Available data Block Start
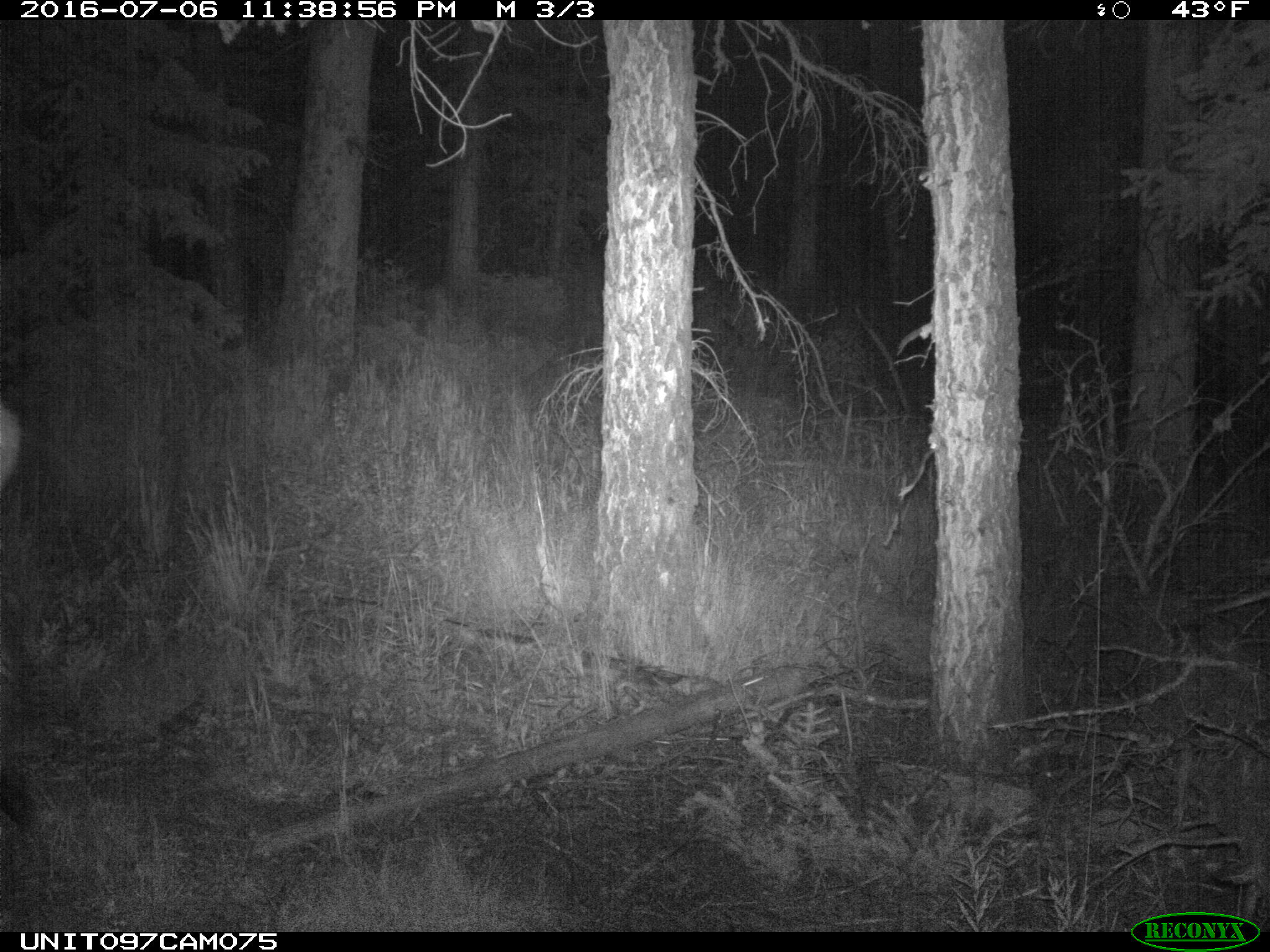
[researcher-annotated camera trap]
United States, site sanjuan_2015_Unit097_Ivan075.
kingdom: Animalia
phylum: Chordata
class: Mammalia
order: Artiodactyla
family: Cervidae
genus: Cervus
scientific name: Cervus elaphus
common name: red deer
Available data Block End
Available data Block Start
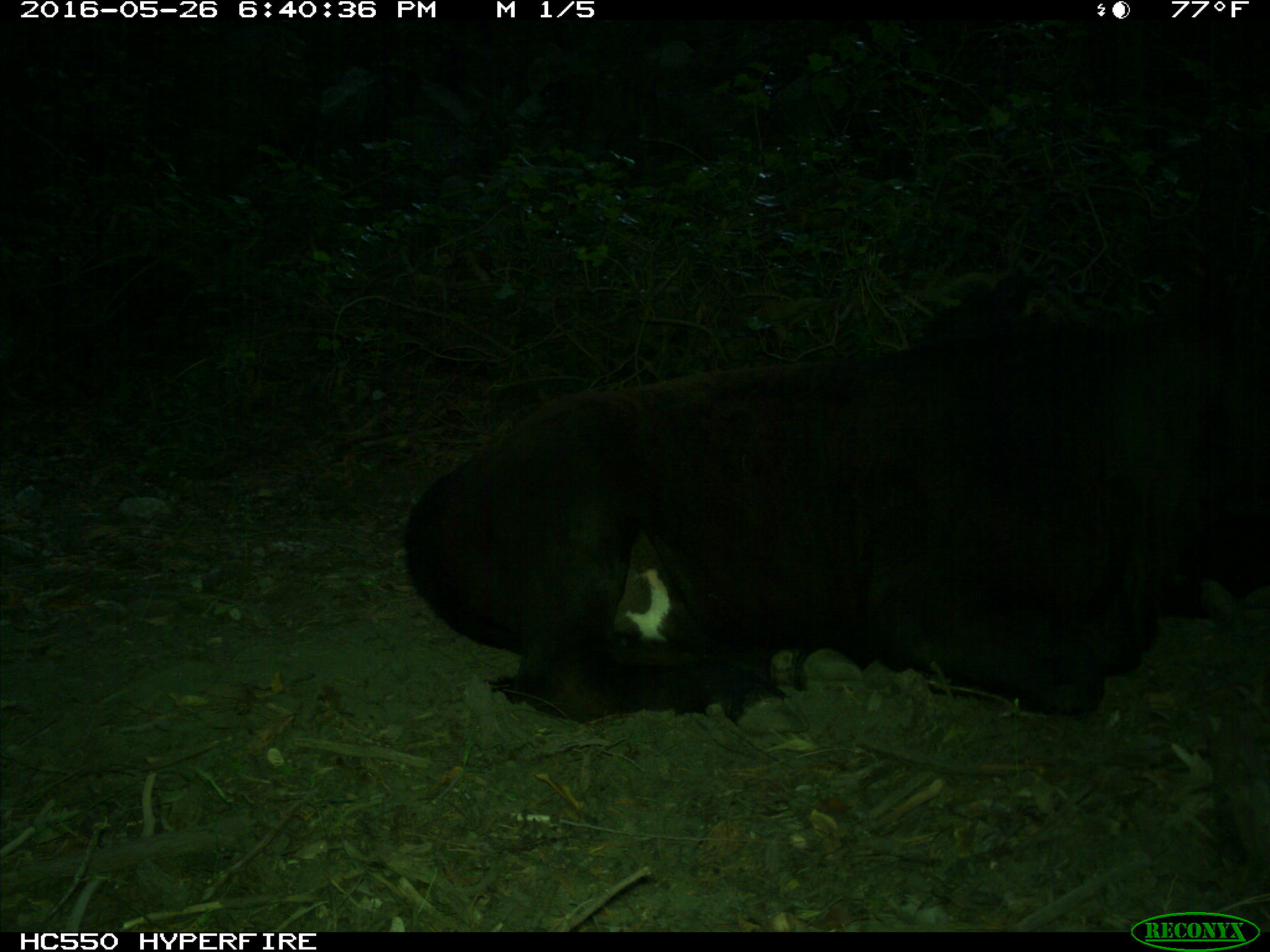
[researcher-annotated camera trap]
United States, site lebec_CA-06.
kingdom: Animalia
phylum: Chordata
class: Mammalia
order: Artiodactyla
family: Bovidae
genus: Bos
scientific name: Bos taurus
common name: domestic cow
Available data Block End
* [What needs to be done]:
Wherever the line holding "United States, site lebec_CA-06." falls in the entries above, copy exactly from it through the line holding "common name: domestic cow", inclusive, and add nothing.

* [Exercise response]:
United States, site lebec_CA-06.
kingdom: Animalia
phylum: Chordata
class: Mammalia
order: Artiodactyla
family: Bovidae
genus: Bos
scientific name: Bos taurus
common name: domestic cow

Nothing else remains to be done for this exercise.